> [Given exercise] How many lines in the records below contain the string "this", with uppercase and lowercase treated as different? Reply with the number alone.

> [Dataset content]
########

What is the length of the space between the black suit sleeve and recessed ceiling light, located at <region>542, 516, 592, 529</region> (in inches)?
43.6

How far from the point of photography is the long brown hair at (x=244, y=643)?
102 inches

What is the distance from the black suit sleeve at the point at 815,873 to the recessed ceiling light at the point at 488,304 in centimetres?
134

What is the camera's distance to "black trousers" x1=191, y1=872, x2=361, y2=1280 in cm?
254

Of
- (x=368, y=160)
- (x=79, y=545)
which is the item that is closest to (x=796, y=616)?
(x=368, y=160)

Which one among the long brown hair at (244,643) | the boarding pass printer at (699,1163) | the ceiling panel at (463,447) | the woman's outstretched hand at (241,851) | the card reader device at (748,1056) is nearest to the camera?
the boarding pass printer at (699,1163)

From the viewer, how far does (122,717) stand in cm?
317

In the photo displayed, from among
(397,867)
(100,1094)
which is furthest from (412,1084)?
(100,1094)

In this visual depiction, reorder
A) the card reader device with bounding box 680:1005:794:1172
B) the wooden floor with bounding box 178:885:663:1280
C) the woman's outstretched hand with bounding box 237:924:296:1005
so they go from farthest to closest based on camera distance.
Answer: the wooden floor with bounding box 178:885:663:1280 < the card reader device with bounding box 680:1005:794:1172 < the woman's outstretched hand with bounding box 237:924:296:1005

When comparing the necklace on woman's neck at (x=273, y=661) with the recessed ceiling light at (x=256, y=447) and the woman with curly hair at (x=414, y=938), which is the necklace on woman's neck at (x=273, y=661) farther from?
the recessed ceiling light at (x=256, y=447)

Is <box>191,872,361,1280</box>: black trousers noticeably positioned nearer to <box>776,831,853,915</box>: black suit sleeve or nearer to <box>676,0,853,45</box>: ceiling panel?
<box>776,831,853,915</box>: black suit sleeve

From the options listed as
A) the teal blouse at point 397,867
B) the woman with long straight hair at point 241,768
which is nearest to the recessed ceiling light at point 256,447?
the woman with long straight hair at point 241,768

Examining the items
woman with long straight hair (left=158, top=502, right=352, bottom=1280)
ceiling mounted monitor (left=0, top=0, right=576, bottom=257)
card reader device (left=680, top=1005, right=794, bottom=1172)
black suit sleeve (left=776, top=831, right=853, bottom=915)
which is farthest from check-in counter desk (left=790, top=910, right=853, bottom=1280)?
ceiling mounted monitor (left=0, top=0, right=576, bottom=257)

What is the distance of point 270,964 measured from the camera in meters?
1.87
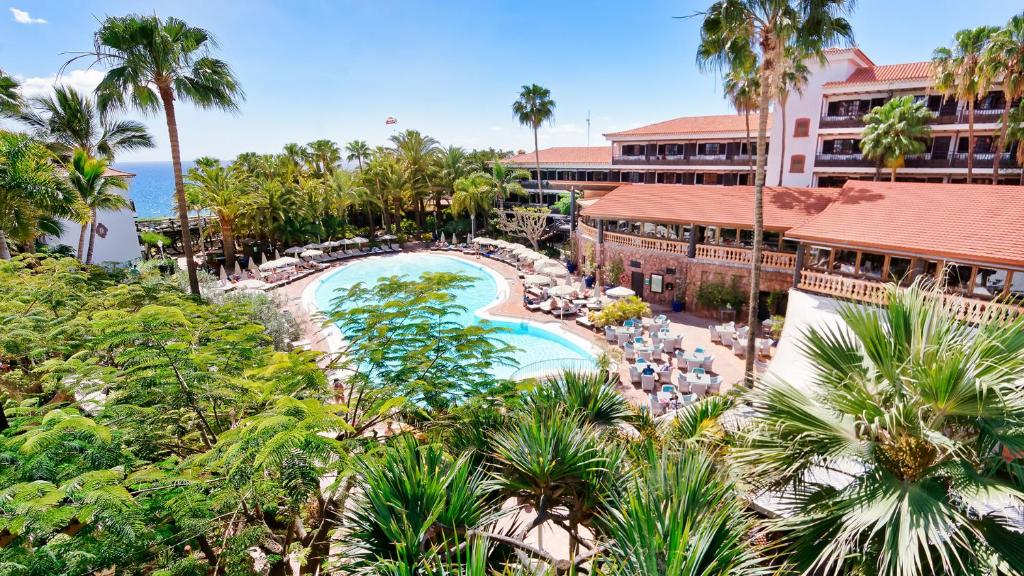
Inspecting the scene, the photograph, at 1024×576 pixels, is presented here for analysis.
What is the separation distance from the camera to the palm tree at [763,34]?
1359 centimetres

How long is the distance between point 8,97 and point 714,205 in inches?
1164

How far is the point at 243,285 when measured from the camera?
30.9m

########

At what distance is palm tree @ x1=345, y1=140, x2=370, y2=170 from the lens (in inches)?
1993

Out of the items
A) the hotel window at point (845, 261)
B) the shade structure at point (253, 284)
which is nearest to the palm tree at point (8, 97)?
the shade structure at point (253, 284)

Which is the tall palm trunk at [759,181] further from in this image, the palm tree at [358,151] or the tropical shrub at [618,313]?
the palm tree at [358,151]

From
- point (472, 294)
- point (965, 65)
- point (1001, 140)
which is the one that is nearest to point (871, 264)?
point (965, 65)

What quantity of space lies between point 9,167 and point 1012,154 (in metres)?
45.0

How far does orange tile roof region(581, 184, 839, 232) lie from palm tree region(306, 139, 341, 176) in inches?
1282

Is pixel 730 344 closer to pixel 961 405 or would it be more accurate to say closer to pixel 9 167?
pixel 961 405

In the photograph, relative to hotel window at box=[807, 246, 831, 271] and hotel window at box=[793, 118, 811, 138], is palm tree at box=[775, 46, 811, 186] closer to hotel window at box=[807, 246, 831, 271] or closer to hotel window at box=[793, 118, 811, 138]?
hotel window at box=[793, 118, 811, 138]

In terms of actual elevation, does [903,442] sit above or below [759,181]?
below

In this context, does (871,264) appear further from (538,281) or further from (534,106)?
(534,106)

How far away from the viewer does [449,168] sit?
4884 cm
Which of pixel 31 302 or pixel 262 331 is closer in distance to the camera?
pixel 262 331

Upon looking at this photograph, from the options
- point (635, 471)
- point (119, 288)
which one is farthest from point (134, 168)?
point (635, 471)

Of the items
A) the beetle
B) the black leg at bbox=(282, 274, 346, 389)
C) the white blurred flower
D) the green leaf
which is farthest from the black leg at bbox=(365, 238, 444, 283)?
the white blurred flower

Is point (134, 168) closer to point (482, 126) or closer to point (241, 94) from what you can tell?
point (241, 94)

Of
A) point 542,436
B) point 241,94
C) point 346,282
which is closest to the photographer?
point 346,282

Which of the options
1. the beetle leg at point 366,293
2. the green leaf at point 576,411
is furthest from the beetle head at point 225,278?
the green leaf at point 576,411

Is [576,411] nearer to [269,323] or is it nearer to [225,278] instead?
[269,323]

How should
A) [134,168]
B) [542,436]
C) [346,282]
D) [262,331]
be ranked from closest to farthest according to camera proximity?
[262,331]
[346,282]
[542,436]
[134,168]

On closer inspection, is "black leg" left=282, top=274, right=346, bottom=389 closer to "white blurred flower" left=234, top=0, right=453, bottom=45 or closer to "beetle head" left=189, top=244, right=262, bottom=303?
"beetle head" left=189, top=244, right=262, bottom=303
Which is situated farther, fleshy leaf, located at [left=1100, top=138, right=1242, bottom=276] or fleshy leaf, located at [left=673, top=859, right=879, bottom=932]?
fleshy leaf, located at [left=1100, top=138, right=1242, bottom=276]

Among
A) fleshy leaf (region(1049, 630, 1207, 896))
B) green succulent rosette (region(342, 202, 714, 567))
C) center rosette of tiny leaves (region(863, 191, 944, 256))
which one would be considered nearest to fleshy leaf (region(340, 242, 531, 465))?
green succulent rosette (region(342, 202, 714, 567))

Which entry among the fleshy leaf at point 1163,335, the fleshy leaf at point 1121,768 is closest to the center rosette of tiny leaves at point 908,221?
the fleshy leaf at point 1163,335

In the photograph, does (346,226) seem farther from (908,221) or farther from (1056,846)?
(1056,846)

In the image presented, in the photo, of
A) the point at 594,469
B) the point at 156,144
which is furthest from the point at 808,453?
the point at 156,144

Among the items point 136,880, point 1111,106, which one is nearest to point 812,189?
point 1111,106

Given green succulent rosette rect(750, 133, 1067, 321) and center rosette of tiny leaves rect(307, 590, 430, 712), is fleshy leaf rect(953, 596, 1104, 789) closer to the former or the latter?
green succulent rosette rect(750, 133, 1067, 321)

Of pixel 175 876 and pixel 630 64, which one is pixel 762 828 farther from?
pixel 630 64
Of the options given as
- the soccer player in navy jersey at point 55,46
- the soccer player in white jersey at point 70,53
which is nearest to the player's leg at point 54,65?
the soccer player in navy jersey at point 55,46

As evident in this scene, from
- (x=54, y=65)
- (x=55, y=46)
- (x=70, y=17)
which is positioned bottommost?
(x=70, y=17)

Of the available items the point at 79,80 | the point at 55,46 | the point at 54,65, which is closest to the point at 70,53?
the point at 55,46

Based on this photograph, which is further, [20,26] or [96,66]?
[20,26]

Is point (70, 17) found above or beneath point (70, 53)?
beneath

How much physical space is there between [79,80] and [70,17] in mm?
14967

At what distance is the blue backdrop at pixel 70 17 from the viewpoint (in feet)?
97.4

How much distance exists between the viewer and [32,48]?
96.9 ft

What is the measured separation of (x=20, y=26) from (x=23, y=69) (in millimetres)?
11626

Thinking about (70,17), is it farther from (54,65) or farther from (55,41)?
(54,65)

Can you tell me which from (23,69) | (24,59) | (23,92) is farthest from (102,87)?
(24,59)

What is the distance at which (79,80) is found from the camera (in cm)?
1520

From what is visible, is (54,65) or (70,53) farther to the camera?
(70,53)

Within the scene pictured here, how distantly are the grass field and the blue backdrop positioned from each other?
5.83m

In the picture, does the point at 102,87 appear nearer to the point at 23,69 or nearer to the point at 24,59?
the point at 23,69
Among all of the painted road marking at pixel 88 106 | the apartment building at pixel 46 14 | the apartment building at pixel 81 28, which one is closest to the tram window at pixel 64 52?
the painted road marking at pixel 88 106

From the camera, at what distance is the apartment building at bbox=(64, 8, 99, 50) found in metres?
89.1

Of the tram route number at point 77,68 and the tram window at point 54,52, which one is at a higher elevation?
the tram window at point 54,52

########

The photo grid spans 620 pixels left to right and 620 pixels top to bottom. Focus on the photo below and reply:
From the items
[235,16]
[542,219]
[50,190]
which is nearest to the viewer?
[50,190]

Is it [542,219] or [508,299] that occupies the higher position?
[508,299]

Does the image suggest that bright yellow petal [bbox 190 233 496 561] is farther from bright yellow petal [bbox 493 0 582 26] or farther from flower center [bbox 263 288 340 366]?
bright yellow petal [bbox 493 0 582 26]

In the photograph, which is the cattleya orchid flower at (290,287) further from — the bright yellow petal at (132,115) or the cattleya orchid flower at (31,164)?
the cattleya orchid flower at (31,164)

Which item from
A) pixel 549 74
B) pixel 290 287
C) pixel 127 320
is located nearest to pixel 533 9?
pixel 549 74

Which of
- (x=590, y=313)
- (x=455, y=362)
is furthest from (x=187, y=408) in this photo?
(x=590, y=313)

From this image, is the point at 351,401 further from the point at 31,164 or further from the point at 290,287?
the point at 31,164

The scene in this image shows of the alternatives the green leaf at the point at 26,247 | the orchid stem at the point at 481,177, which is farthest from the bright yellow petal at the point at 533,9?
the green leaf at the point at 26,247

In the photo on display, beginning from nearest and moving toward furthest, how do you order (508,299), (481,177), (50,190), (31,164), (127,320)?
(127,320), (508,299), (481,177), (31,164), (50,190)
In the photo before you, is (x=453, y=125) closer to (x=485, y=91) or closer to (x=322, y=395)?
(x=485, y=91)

########

> [Exercise solution] 9